Deepfakes Becoming Cheaper, Simpler Ways to Create Faux Celebrities

A new AI project demonstrated how easy and cheap it for deepfakes to fabricate Tom Hanks' face.
Brad Bergan

Many things have been said of Tom Hanks. He's an actor, and a good one. His reputation as an iconic everyman precedes him. But recently he wasn't himself at all: the image people saw of Hanks at the Black Hack computer security conference was a deepfake developed by machine-learning algorithms, not a film studio, according to a blog post on FireEye's website.


Deepfakes becoming cheaper, easier to pull off

A data scientist at the security company FireEye named Philip Tully generated "hoax Hankses" to see how simple it is to use open-source software from artificial intelligence labs to launch misinformation campaigns. "People with not a lot of experience can take these machine-learning models and do pretty powerful things with them," said Tully, reports Wired.

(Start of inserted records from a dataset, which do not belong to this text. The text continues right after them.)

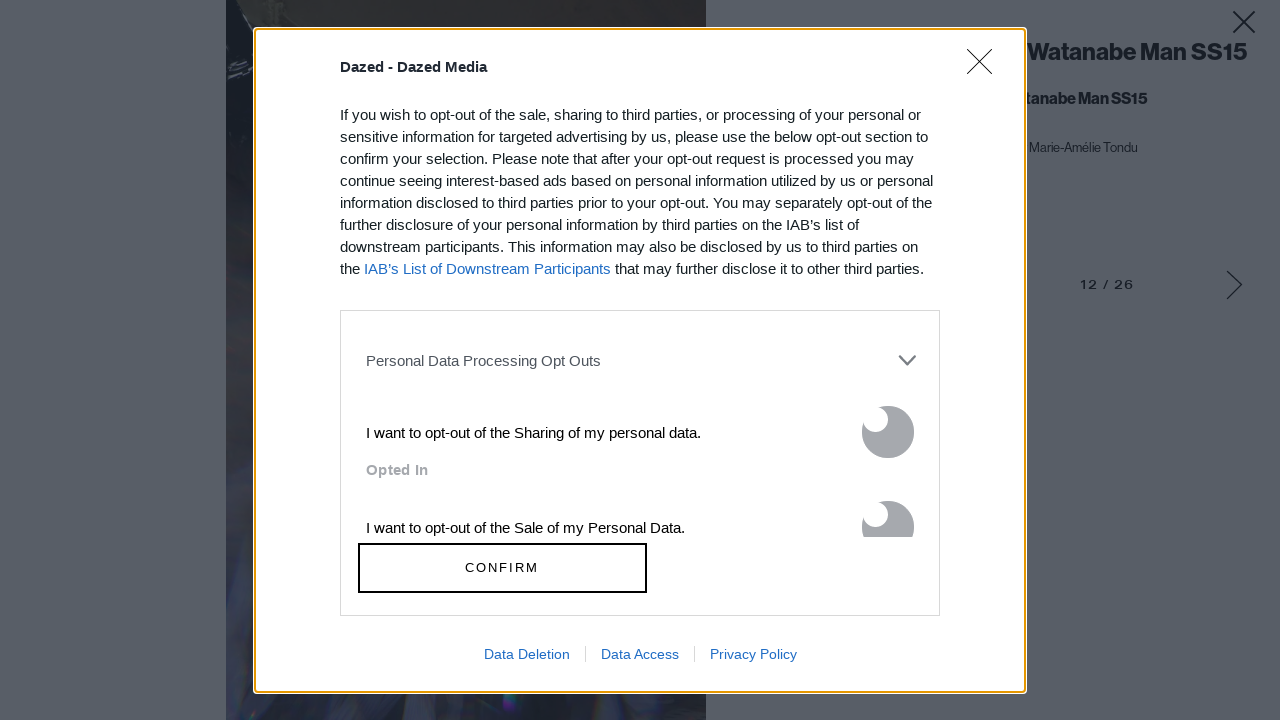

--- FILE ---
content_type: text/html; charset=utf-8
request_url: https://www.google.com/recaptcha/api2/aframe
body_size: 186
content:
<!DOCTYPE HTML><html><head><meta http-equiv="content-type" content="text/html; charset=UTF-8"></head><body><script nonce="SWk7krYKUOH4NMS5yCHI5A">/** Anti-fraud and anti-abuse applications only. See google.com/recaptcha */ try{var clients={'sodar':'https://pagead2.googlesyndication.com/pagead/sodar?'};window.addEventListener("message",function(a){try{if(a.source===window.parent){var b=JSON.parse(a.data);var c=clients[b['id']];if(c){var d=document.createElement('img');d.src=c+b['params']+'&rc='+(localStorage.getItem("rc::a")?sessionStorage.getItem("rc::b"):"");window.document.body.appendChild(d);sessionStorage.setItem("rc::e",parseInt(sessionStorage.getItem("rc::e")||0)+1);localStorage.setItem("rc::h",'1769197068163');}}}catch(b){}});window.parent.postMessage("_grecaptcha_ready", "*");}catch(b){}</script></body></html>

FireEye Figure 2 Tom Hanks
Hanks' image is fine-tuned in StyleGAN2, generating cheap fake portraits (on the right) from free pages. Source: FireEye

When displayed at full resolution (on the right of the above image), there are minor flaws — like unnatural skin textures and neck folds. But they're still relatively accurate reproductions of familiar details of Hanks' face. His green-gray eyes, and the way his brow furrows, for example. Reduced to the size of a thumbnail on social networks, AI-crafted images might pass for the real deal.

To develop the deepfake Hanks images, Tully only used a few hundred images of the actor, spending less than $100 to fine-tune an open-source face-recognition software to match Hanks' appearance.

FireEye project could raise concerns about deepfake campaigns

In demonstrating how cheap and easy it is to generate passable images, the FireEye project might elicit extra concerns that web-based misinformation campaigns might be exacerbated by AI technology that looks and speaks like real public figures.

These techniques and the images they put out are typically called deepfakes — a term coined from the name of a Reddit user who in late 2017 posted pornographic clips adapted to include the faces of celebrities.

For now, we can rest easy — most internet-based deepfakes are of low enough quality to recognize, and are mainly made for entertainment (or pornographic) reasons. The most widely documented malicious use of deepfakes involves the harassment of women. While this is serious, it might pale in comparison to hypothetical instances of malicious use, say, a deepfake of a president ordering the launch of a nuclear bomb.